DIM®

With our DIM® Design Improvement Method, we transfer the multidisciplinary “We-Intelligence” to a user-centric, customised strategic approach. We link it with the specific competencies of our clients, our team and our extensive network. As a transdisciplinary approach, in 5 steps – analysis, strategy, concepts, elaboration and implementation – it leads to 100 per cent design.

Analysis

Societal change processes, changing consumer behaviour, target group movements and trends have a great influence on the perception of products and services. In order to get the right impetus in a market’s fiercely competitive environment, a comprehensive analysis is the basis of each and every one of our design developments.

Strategy

Every project needs a vision. Together, we define goals and strategies, scrutinise briefings and then harmonise them with our client’s marketing and sales concepts. The transdisciplinary design process is all about problem-solving, asking the right questions at the right time and coming up with expert answers.

Conception

When developing concepts for design solutions for products or interfaces, our guidelines consist of target cost specifications, functionality, technology and ergonomics. A commitment to positive product semantics promotes our creativity and the acceptance of the designs. Bringing marketing arguments to life via design is a high priority. Our design concepts are selected, challenge the viewers and are always presented with their own history.

Finalization

In fiercely competitive global competition, the successful companies are those that not only bring to light promising, forward-thinking ideas, but those that can also attractively bring them to life and industrialise them efficiently.

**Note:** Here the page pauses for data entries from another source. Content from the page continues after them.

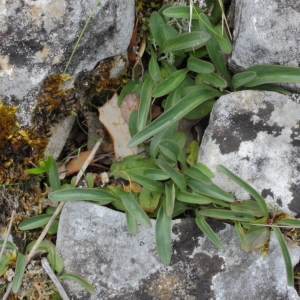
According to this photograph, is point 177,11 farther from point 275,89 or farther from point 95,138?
point 95,138

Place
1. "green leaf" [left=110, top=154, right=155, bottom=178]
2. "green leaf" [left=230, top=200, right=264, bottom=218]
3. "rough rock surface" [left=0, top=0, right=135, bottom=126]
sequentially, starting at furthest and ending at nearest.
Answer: "green leaf" [left=110, top=154, right=155, bottom=178] < "green leaf" [left=230, top=200, right=264, bottom=218] < "rough rock surface" [left=0, top=0, right=135, bottom=126]

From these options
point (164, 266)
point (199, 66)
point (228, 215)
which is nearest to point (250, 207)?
point (228, 215)

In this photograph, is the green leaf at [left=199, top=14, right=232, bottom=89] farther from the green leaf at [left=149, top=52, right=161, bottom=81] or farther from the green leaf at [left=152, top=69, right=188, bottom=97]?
the green leaf at [left=149, top=52, right=161, bottom=81]

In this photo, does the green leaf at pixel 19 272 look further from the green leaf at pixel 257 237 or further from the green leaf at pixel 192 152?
the green leaf at pixel 257 237

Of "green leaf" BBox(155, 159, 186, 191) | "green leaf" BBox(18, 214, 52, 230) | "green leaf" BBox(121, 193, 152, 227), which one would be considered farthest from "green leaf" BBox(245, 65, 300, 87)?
"green leaf" BBox(18, 214, 52, 230)

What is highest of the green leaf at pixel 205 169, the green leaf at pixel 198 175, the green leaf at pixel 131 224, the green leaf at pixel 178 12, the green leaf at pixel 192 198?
the green leaf at pixel 178 12

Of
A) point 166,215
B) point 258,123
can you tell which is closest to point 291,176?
point 258,123

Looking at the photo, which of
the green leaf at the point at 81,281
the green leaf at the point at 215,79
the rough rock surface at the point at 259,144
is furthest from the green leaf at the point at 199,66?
the green leaf at the point at 81,281
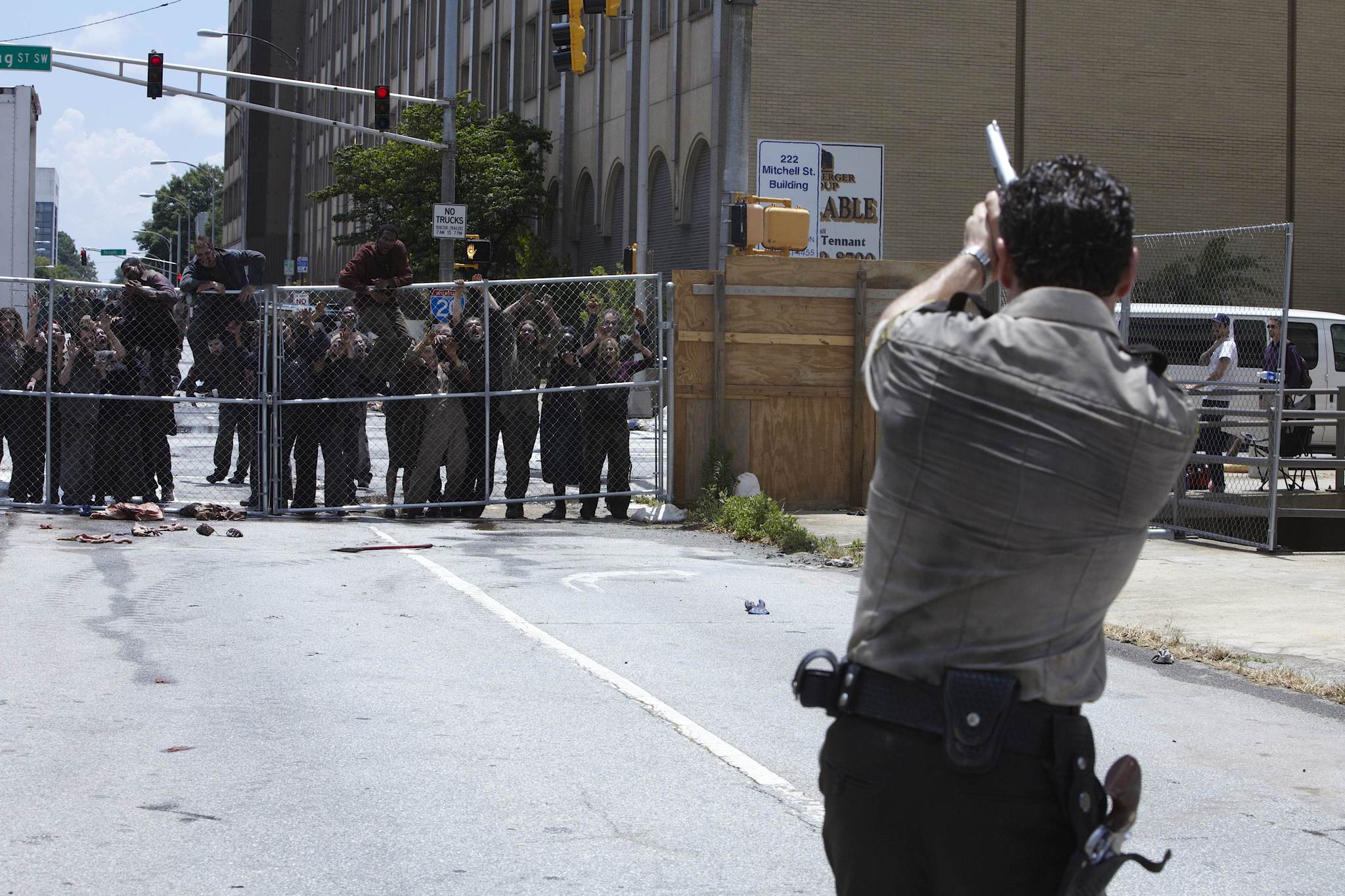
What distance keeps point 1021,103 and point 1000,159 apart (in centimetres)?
3123

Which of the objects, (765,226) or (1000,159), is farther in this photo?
(765,226)

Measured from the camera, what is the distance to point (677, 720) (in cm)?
702

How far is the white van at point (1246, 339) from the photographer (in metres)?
20.0

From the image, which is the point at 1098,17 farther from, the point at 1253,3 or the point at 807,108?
the point at 807,108

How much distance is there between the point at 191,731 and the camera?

With the creation of binding design data, dialogue with product developers, supplier involvement in the development of the design, the monitoring of prototypes, all the way through to the acceptance of the zero series, we create the necessary prerequisites to enable success.

Implementation

In design development, the downstream processes such as naming, communication, personnel training, trade show activities and property rights are enormously important for the success of a product or an interface. We also support our customers with all these activities. And last but certainly not least, the orchestration of all coordination activities, the motivation and supervision of all those involved in product development are also key to the process, so that it all ultimately leads to a result that is quite simply right on target.